Kay replied, "There are times in life when laughter is inappropriate, but I believe, my sense of humor, lots of laughter throughout my lifetime with loving, understanding family and friends by my side has made my struggle with rheumatoid arthritis easier. Also, I have an inner strength that pushes me on. My mind and body working together to combat all I am confronted with have helped me graciously accept the blessings I now am enjoying. I just refuse to let rheumatoid arthritis ruin my life. Stubborn is a good quality sometimes."
Pat replied, "You can, without a doubt, gain strength and pickup yourself by giving support to someone else. Time is far too precious to spend on self-pity. Look around and soon you will find someone that needs you more than you need yourself. The support that you give becomes your inspiration and inner strength."
A tribute to a dear friend
"We are each of us angels with only one wing, and we can fly only by embracing each other." This dynamic quote from L. deCrescenzo likens people to one-winged angels. Though imperfect, by reaching out and embracing others we can soar. It is an extraordinary person who chooses to embrace life, rather than shun life, especially when cloaked with illness.
My husband and I lost a dear friend in June, 2001. Cherie Thompson's life was cut short at age 39 by a fatal lung complication, secondary to rheumatoid arthritis. Diagnosed with juvenile rheumatoid arthritis (JRA) as a young teenager, Cherie faced all the challenges which are so familiar to people who live with chronic arthritis, including the biggest challenge of all - how to maintain a positive attitude and good quality of life without surrendering to the disease.

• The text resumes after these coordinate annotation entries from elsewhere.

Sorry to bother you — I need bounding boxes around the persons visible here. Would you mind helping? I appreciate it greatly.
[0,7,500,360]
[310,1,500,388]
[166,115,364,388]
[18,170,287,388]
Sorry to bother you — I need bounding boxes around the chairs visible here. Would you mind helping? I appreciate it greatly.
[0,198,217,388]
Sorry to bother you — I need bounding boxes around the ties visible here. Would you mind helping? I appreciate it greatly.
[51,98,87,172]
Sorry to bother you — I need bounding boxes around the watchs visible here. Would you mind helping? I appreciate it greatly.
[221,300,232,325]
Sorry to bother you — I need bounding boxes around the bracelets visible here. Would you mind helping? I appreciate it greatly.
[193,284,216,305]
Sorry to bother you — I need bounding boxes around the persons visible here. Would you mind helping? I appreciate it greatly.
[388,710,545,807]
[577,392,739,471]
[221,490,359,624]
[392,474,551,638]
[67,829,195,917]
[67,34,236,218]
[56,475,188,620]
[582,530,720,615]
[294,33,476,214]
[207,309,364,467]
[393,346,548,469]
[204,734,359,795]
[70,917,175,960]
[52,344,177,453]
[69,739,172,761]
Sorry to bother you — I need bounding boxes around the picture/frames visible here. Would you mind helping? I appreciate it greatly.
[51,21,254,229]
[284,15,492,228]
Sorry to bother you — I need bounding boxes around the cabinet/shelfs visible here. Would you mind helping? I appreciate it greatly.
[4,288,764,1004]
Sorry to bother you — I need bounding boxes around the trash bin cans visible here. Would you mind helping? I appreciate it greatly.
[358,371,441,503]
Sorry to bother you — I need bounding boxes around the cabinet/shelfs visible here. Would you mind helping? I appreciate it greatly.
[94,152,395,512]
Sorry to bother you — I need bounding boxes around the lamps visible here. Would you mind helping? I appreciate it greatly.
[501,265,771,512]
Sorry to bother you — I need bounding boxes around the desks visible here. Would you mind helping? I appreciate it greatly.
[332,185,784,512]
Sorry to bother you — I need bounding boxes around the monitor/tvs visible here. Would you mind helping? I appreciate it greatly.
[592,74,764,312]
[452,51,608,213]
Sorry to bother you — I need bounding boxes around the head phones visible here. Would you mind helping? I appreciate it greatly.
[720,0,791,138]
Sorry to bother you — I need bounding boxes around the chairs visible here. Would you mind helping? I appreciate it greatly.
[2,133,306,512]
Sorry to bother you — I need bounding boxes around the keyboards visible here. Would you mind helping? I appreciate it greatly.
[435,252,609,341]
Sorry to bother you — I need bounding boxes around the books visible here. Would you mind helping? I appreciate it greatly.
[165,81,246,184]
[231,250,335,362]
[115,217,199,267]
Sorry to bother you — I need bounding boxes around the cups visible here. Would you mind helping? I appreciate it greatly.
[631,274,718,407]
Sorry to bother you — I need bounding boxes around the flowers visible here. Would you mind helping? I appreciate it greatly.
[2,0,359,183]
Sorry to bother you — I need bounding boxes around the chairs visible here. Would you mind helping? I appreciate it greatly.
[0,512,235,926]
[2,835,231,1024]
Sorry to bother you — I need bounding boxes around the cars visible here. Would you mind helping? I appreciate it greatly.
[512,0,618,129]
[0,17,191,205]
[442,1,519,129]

Cherie will be remembered for her infectious smile, contagious laugh, gentle spirit, determination, and commitment to helping others. For 8 years, Cherie served as a volunteer camp counselor at Camp Esperanza in Southern California. Having lived with JRA herself, it was important for Cherie to reach out to kids going through the same experience. She had a unique connection with them.
Nine years ago, in an article which appeared in the San Bernardino Sun newspaper, Cherie said, "They didn't have camps like this when I was a kid, so I think I'm kind of reliving that part of my childhood. I had no interaction with other kids with arthritis." Cherie continued, "I think it would have brought out my self-confidence earlier. This experience seems to build self-esteem."
Cherie essentially helped herself by helping others. While building the self-esteem of young kids with arthritis, her own self-esteem was enhanced.
As in the classic movie "It's A Wonderful Life", Jimmy Stewart's character was shown just how much he touched the people around him. It is not always immediately evident how much we impact others. Cherie made a difference in the lives of many. She will forever be remembered as an angel who reached out and embraced others.
In memory of Cherie Thompson - the About.com Arthritis Angel Award, awarded to extraordinary individuals in recognition of outstanding effort to enlighten, encourage, and embrace others within the arthritis support community, will be inscribed with her name and sent to her family.